• What is expected: Print nothing except the lines of the listing below from the line with "HVAC&R: Chillers – Leak Check & Electrical" to the line with "Slovakia used to", each exactly as written, both ends included.

• Data for the task:

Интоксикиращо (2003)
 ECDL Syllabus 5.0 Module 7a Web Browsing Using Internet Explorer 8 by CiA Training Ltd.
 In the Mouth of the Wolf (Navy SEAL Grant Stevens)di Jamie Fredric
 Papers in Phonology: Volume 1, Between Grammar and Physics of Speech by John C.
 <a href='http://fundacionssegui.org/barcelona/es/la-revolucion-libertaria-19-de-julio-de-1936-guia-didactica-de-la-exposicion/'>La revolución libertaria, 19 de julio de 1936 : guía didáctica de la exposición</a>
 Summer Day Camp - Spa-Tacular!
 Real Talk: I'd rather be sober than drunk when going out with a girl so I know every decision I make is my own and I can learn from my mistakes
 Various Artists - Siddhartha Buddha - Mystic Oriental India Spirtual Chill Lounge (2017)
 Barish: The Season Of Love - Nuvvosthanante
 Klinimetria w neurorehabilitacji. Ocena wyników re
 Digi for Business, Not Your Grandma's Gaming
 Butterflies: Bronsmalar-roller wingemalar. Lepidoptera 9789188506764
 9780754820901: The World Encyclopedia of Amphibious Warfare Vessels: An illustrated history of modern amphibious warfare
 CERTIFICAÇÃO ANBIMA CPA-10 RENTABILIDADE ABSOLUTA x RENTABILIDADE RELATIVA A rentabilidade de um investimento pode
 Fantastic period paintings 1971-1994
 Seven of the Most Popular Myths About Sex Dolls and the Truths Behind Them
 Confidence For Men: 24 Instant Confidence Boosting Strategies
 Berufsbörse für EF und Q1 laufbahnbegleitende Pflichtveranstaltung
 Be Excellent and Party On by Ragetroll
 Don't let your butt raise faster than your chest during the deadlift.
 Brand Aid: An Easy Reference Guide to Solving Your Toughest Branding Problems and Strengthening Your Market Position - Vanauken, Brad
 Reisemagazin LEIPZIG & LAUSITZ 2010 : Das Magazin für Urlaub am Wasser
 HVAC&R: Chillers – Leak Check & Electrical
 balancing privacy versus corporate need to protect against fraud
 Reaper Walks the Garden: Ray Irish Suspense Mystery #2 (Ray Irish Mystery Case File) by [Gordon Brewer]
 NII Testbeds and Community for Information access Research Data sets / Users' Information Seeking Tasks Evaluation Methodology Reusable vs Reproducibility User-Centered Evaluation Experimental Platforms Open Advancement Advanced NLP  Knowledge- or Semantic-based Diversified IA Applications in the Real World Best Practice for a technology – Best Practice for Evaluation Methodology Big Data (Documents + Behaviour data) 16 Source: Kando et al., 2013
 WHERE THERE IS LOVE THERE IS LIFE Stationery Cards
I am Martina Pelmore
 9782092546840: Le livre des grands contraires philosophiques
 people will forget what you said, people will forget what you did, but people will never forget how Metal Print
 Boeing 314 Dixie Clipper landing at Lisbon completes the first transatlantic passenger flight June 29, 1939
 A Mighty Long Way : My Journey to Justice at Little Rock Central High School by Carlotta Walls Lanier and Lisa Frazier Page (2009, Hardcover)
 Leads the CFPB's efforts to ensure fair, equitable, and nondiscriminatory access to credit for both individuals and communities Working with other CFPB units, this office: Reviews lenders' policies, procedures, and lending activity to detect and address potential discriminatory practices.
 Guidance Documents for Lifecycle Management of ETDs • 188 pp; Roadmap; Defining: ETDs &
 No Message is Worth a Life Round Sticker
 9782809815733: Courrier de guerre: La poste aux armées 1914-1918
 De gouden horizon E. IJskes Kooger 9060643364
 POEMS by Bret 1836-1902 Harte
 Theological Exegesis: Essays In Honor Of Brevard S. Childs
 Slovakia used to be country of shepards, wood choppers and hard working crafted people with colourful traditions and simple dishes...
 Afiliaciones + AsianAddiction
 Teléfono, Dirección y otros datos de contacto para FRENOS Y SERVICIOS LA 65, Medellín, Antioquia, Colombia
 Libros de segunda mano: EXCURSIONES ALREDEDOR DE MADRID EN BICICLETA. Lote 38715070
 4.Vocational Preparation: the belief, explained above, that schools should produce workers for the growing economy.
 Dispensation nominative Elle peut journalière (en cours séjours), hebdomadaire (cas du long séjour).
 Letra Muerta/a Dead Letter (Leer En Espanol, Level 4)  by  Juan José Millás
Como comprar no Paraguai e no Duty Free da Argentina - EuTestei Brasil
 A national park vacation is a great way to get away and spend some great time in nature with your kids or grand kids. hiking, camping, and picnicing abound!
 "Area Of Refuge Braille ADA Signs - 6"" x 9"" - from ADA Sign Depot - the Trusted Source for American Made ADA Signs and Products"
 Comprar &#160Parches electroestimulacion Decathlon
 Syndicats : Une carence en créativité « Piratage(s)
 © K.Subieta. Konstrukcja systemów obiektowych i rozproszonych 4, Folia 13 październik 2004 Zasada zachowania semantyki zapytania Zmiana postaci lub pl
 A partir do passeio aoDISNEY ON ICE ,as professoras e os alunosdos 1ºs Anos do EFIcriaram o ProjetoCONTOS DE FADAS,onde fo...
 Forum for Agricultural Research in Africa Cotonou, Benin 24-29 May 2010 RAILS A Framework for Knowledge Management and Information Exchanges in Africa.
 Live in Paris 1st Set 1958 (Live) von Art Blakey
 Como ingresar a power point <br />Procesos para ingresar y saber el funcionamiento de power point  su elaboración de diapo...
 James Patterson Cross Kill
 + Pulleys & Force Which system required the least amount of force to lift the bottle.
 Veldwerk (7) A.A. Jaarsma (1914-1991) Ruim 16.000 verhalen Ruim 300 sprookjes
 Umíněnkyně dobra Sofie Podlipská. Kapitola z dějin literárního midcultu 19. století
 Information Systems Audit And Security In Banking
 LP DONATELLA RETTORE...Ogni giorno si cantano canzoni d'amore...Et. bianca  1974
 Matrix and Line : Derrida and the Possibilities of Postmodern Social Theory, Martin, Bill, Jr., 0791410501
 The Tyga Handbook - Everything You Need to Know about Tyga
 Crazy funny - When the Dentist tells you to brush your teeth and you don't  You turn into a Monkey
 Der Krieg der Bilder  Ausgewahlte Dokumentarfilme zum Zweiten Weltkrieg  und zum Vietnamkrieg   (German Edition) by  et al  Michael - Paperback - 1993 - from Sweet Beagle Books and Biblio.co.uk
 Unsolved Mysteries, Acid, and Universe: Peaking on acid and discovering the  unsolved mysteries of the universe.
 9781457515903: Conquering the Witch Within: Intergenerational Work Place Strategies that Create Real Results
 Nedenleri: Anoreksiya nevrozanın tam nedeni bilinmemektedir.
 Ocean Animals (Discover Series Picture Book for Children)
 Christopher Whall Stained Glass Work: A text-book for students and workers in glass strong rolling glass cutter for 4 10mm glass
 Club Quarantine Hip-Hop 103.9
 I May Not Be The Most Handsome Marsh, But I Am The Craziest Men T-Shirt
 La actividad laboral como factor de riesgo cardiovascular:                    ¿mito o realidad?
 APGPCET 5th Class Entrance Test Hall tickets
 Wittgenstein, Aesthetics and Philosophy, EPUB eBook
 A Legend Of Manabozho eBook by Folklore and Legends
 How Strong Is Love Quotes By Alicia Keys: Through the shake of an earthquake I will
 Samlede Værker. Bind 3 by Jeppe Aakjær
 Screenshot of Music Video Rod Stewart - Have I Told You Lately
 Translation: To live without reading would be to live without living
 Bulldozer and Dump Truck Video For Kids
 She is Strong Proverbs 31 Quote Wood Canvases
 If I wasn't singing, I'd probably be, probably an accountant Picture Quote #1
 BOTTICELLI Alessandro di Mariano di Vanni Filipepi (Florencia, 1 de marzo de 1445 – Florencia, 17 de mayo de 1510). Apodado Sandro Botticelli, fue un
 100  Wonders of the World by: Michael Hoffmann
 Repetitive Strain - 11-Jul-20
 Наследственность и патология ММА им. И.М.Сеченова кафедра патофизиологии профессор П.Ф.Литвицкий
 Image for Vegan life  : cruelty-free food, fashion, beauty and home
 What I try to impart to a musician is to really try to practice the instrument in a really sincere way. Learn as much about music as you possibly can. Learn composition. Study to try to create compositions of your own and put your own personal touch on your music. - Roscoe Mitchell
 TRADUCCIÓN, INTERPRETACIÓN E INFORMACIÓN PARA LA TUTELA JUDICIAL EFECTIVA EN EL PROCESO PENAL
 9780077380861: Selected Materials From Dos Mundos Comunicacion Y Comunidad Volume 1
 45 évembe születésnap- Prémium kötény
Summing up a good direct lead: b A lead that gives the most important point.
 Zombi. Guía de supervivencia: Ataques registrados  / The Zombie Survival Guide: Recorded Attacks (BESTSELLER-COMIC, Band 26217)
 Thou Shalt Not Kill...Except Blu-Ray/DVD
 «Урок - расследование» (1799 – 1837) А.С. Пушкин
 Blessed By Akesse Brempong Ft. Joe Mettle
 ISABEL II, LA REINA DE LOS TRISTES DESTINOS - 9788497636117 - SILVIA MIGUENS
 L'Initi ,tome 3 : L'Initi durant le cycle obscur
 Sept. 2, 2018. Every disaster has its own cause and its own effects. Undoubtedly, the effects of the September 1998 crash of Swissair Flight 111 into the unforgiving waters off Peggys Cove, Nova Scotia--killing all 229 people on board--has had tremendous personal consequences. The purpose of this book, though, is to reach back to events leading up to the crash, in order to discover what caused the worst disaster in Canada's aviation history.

• Task answer:
 HVAC&R: Chillers – Leak Check & Electrical
 balancing privacy versus corporate need to protect against fraud
 Reaper Walks the Garden: Ray Irish Suspense Mystery #2 (Ray Irish Mystery Case File) by [Gordon Brewer]
 NII Testbeds and Community for Information access Research Data sets / Users' Information Seeking Tasks Evaluation Methodology Reusable vs Reproducibility User-Centered Evaluation Experimental Platforms Open Advancement Advanced NLP  Knowledge- or Semantic-based Diversified IA Applications in the Real World Best Practice for a technology – Best Practice for Evaluation Methodology Big Data (Documents + Behaviour data) 16 Source: Kando et al., 2013
 WHERE THERE IS LOVE THERE IS LIFE Stationery Cards
I am Martina Pelmore
 9782092546840: Le livre des grands contraires philosophiques
 people will forget what you said, people will forget what you did, but people will never forget how Metal Print
 Boeing 314 Dixie Clipper landing at Lisbon completes the first transatlantic passenger flight June 29, 1939
 A Mighty Long Way : My Journey to Justice at Little Rock Central High School by Carlotta Walls Lanier and Lisa Frazier Page (2009, Hardcover)
 Leads the CFPB's efforts to ensure fair, equitable, and nondiscriminatory access to credit for both individuals and communities Working with other CFPB units, this office: Reviews lenders' policies, procedures, and lending activity to detect and address potential discriminatory practices.
 Guidance Documents for Lifecycle Management of ETDs • 188 pp; Roadmap; Defining: ETDs &
 No Message is Worth a Life Round Sticker
 9782809815733: Courrier de guerre: La poste aux armées 1914-1918
 De gouden horizon E. IJskes Kooger 9060643364
 POEMS by Bret 1836-1902 Harte
 Theological Exegesis: Essays In Honor Of Brevard S. Childs
 Slovakia used to be country of shepards, wood choppers and hard working crafted people with colourful traditions and simple dishes...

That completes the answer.